-- YOUR INSTRUCTIONS --
Exact copies of all the lines below are required, with the pictures omitted.

-- GIVEN DATA --

★ ★ ★ ★ ★ ★ ★

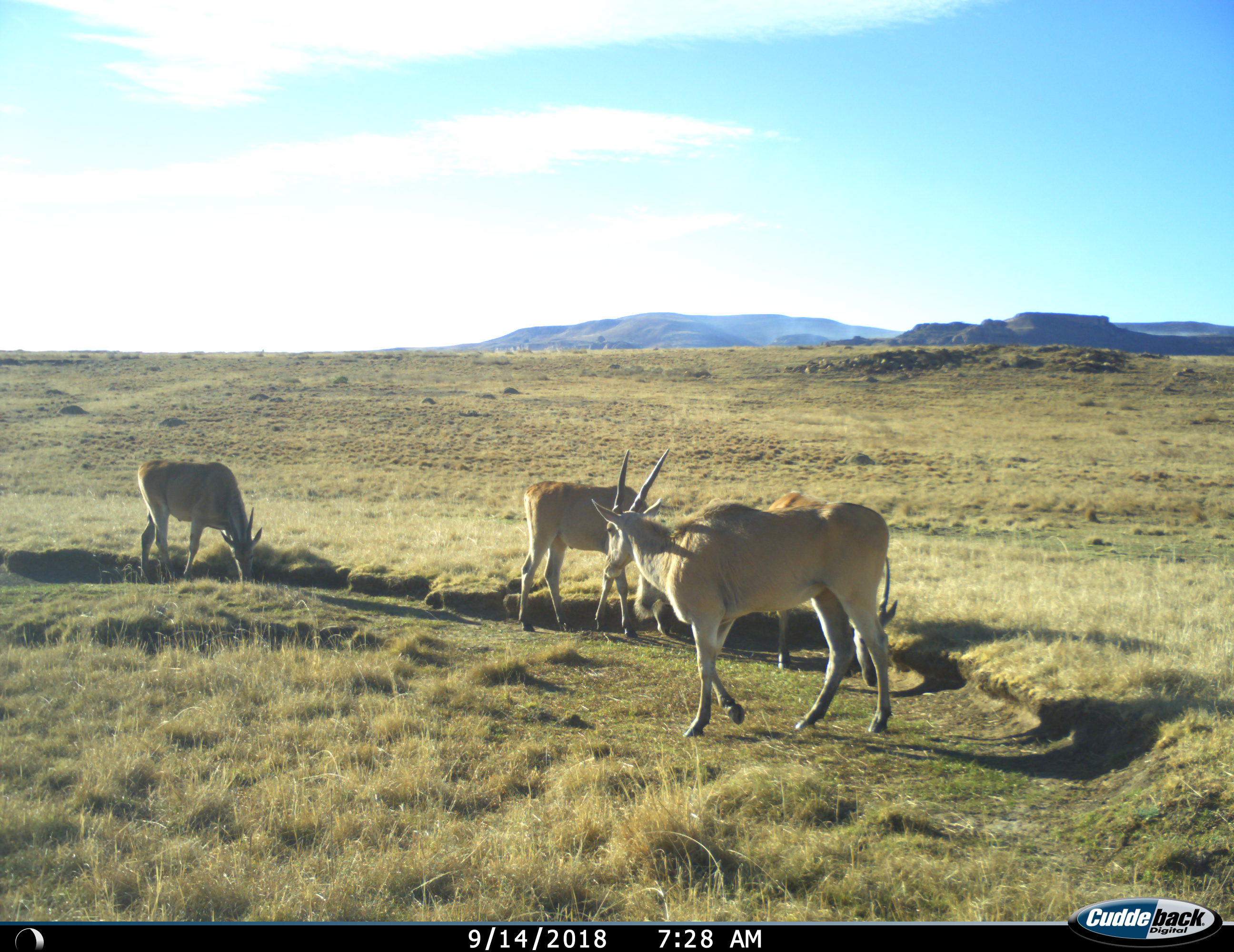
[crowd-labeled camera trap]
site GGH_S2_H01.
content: unidentified animal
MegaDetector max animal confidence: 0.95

★ ★ ★ ★ ★ ★ ★

-- RESPONSE FOR THIS EXERCISE --
[crowd-labeled camera trap]
site GGH_S2_H01.
content: unidentified animal
MegaDetector max animal confidence: 0.95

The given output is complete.